Goal – Extract each line of the material below that contains the string "appears". Treat uppercase and lowercase as different.

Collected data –
## BEGIN
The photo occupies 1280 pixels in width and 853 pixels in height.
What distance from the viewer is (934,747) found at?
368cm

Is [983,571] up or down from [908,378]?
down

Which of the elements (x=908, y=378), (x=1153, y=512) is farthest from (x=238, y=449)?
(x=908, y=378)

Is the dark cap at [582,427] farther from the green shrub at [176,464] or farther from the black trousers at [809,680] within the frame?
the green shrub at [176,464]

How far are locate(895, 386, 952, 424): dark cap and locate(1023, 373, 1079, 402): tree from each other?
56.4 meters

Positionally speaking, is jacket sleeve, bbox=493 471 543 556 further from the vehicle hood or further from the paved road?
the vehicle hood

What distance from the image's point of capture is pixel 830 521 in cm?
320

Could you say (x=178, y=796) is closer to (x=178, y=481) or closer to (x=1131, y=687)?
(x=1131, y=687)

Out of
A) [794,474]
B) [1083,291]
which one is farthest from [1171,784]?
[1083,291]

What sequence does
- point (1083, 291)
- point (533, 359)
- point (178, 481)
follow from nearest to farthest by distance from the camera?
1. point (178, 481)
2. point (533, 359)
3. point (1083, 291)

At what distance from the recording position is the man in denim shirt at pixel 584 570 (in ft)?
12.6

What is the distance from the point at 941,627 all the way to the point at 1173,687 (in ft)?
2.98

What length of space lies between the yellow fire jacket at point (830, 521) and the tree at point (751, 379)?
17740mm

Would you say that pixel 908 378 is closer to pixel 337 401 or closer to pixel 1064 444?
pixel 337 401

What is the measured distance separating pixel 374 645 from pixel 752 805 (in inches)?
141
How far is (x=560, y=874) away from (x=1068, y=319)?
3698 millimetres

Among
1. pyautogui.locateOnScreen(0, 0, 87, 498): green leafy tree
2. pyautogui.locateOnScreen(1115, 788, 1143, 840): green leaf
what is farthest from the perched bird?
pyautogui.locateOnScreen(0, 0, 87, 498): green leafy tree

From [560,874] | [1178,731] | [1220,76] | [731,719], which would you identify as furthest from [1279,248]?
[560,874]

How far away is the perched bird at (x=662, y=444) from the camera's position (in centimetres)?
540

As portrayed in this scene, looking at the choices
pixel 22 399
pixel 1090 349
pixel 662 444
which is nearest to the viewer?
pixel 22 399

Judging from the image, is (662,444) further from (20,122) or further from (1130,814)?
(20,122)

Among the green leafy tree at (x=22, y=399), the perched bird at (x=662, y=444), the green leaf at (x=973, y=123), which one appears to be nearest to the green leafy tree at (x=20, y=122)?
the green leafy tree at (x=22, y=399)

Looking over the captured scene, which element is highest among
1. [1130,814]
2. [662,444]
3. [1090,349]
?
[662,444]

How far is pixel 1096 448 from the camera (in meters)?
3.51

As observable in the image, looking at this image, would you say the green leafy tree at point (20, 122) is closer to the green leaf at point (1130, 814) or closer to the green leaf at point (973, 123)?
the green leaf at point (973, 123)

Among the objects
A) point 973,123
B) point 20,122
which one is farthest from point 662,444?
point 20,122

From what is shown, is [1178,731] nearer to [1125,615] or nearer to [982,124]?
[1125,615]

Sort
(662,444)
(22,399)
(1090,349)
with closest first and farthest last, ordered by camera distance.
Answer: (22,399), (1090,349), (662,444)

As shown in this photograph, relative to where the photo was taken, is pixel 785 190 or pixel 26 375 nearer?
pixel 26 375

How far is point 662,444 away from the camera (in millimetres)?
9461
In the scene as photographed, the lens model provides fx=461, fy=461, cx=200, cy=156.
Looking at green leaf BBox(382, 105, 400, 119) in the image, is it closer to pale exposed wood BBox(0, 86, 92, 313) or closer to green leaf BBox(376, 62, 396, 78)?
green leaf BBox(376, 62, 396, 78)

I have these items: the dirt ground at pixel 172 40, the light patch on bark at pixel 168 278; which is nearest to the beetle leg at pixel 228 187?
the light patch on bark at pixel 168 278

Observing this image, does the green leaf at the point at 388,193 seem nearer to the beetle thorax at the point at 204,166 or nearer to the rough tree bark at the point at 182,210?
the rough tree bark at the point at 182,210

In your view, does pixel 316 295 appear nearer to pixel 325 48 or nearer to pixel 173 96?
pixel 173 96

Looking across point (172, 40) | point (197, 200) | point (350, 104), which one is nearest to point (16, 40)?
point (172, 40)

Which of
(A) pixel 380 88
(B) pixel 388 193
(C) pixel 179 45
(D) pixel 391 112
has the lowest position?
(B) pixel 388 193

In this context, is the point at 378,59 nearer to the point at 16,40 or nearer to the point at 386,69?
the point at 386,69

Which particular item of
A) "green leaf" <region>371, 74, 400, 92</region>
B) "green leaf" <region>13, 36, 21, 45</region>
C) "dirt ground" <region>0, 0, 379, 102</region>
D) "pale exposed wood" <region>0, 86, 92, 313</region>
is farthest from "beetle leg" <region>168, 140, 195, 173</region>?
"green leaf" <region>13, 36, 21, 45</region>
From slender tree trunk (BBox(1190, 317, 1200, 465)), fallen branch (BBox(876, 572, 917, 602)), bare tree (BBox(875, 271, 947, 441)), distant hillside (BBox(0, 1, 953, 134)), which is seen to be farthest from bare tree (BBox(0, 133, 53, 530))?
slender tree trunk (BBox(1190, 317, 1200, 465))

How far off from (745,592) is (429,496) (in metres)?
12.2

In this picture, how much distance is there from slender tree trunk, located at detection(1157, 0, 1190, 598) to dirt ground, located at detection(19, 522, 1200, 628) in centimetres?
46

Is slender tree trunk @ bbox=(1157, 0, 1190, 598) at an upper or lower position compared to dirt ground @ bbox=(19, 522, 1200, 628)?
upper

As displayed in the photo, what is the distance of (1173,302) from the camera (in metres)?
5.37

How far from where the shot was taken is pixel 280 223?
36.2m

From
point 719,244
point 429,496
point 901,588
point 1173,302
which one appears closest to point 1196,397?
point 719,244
## END
Full answer –
Among the green leafy tree at (x=22, y=399), the perched bird at (x=662, y=444), the green leaf at (x=973, y=123), which one appears to be nearest to the green leafy tree at (x=20, y=122)?
which one appears closest to point 1196,397?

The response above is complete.